Apr 20, 2015

Introducing Emilie Poulsson

Emilie Poulsson is my new friend. I first became familiar with her name because she wrote the words to some of songs in the American adaptation of Froebel's Mother Play songs. Now I am learning her finger plays with my children, which are so delightful. In that light I wanted to learn more about her so I'm reading her "Love and law in child training, A book for Mothers". This is good stuff!  Yet in spite of the legacy of written work she has left us, we are largely unfamiliar with her work today, aside from her most famous poem, which I have indeed seen on posters in libraries:
"Books are keys to wisdom's treasure;
Books are gates to lands of pleasure;
Books are paths that upward lead;
Books are friends. Come, let us read."
(source, Wikipedia )

 I highly recommend her work.  She was well read, highly educated, and her love for early childhood education make her a relevant model for this blog.

From her book, "Love and Law in Child Training", from the first chapter, “How Play Educates the Baby”:

“Hardly you seem a Life at all,
Only a Something with hands and feet:
Only a feeling that things are warm,
Only a longing for something to eat.”
J.W. Chadwick

That is baby as he manifests himself at first. The newly born infant must adjust himself, so to speak, to the conditions of existence. Heart, lungs, food system, brain,-- must all become accustomed to their proper exercise. Air and food, warmth and sleep, will adequately cherish the physical life, and the vital functions are soon established.

But baby is more and other than the soft, rosy body, to be flannel-wrapped and milk-fed; not

“Only a Something with hands and feet,”

but Somebody, a person, man in embryo. The true mother discerns that he has other than bodily needs; and from his first drawing of breath, if she begin no farther back, by faith in that of which there is no sign, by mother instinct, she addresses herself to the delicate task of supplying spiritual nourishment. What is as yet unmanifested by the child must be nurtured in the child.
It is for this, -- although often (perhaps as a usual thing) unwittingly,-- that she croons her bits of song over the unconscious darling; for this, that

“her quick embrace
Presses his hand and buries his face
Deep where the heart throbs sing and swell,
With a tenderness she can never tell,
Though she murmur the words
Of all the birds,--
Words she has learned to murmur well.”
J.G. Holland

She also wrote the lyrics to this song from the "Mother Play" collection.




But we especially love her finger plays. Our hands have become little people, cats chasing mice, baby chickens hatching, growing plants, bridges, water mills, and so many other things. 

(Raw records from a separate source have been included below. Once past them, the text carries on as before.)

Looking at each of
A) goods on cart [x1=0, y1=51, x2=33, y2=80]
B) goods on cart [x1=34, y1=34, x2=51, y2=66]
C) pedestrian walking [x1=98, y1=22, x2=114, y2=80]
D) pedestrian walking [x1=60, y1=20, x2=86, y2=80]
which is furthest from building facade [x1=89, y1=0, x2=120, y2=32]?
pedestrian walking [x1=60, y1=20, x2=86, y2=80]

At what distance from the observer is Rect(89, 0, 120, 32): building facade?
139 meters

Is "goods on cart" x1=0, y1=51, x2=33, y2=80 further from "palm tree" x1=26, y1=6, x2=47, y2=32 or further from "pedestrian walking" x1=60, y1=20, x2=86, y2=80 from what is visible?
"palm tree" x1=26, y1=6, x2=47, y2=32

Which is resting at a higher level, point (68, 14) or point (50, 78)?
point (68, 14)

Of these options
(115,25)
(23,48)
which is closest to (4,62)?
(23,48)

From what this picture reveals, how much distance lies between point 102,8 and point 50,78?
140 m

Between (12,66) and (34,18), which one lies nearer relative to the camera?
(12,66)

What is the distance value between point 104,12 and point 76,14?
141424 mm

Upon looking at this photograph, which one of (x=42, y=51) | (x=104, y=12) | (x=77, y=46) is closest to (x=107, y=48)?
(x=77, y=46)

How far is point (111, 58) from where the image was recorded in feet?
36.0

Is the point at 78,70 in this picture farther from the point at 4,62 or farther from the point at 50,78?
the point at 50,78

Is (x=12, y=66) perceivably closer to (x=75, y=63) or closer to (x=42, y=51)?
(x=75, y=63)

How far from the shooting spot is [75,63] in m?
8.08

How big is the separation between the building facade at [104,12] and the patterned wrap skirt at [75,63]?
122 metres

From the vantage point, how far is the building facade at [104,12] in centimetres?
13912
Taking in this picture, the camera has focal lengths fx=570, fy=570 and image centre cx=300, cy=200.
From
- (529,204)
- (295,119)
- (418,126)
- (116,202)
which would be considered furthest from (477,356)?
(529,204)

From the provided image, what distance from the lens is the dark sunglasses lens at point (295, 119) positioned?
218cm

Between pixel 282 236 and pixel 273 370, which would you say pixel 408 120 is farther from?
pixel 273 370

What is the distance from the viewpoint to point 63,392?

“What a child imitates,” says Froebel, “he begins to understand. Let him represent the flying of birds and he enters partially into the life of birds. Let him imitate the rapid motion of fishes in the water and his sympathy with fishes is quickened. Let him reproduce the activities of farmer, miller and baker, and his eyes open to the meaning of their work. In one word let him reflect in his play the varied aspects of life and his thought will begin to grapple with their significance.”


 Get to know her, get to know her work, and she will be your friend too!